- [Document segment]
Abstract
Since Basu (Journal of Accounting and Economics, 24, 3–37, 1997), the difference between the response of earnings to good news (as proxied by positive stock return) and its response to bad news (as proxied by negative stock return) has been referred to as evidence of asymmetric timeliness in the response of earnings to good and bad news and the difference has been termed a measure of asymmetric timeliness. This measure of asymmetric timeliness has been extensively used in assessing accounting conservatism and its economic consequences. In this study, I seek to contribute to the debate on the sources of asymmetric timeliness by testing for its existence across a range of components of earnings. When clean surplus earnings are decomposed into cash flow and accrual components, I find that asymmetric timeliness in operating cash flow is larger than that in accruals. Moreover, using articulated data, the decomposition across line items also finds little evidence with regard to the application of three prominent standards (i.e., the LCM rule, the impairment tests, and the bad debt provision) that incorporate asymmetric verification criteria. These results call into question whether asymmetric timeliness of earnings is a consequence of accounting conservatism.
Notes
- 1.
Moral hazard refers to the tendency of the agent who is imperfectly monitored by the principal to engage in dishonest or otherwise undesirable activities.
- 2.
Conservatism can also reduce the possibility that management make a liquidating dividend to shareholders at the expense of debt holders by manipulating earnings upwards. Other contracting explanations such as tax, litigation can refer to Watts (2003).
- 3.
There are other aspects of earnings conservatism. For example, the historical cost convention does not recognize the excess expected NPV (economic rent) at the time of acquisition; the choice of income-deferring accounting methods (i.e., depreciation or inventory).
- 4.
The equivalent international standard is IAS 36 impairment of assets, issued in 1998. The FRS treats intangible assets in much the same way as goodwill while the IAS aligns their treatment to that of tangible assets.
- 5.
The recoverable amount is determined by the higher of its net realisable value and its value in use. Value in use is to be calculated by discounting the expected future cash flows at an estimate of the rate the market would expect on an equally risky investment.
- 6.
The Company Act 1985 permits either historical cost accounting or the use of an alternative basis of valuation. The issuance of FRS 15 in 1999 has removed considerable flexibility in the previous revaluation practice. FRS 15 requires companies to revalue the assets on a regular basis and does not permit revaluation of individual assets from same class.
- 7.
Exceptional are material items which derive from events or transactions that fall within the ordinary activities of the reporting entity and which individually or, if of a similar type, in aggregate, need to be disclosed by virtue of their size or incidence if the financial statements are to give a true and fair view (FRS 3, Para.5). FRS 3 requires the “gains and losses from sales or termination of continued and discontinued operations,” “gains and losses from sales of fixed assets,” and “reorganisation” be separately disclosed as special items after operating profit.
- 8.

- [Given request] According to the text on asymmetric timeliness in earnings, which component of clean surplus earnings shows larger asymmetric timeliness than accruals?

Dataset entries
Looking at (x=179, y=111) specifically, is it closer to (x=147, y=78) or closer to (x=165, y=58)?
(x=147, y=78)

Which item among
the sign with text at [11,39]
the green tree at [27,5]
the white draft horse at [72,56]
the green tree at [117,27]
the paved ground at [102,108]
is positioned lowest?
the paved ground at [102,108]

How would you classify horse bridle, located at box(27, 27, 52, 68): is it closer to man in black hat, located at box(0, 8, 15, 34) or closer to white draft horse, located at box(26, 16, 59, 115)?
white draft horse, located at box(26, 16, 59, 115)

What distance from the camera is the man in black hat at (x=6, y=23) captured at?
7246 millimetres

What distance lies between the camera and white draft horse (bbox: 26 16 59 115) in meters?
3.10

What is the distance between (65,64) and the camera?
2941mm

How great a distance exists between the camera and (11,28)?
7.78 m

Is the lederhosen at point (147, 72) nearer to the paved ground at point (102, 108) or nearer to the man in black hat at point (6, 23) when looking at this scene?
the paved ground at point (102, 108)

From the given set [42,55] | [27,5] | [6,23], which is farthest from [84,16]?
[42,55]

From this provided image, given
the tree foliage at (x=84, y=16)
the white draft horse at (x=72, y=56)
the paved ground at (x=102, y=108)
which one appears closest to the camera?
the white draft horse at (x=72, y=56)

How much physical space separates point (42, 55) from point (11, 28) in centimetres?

- [Task answer] Operating cash flow.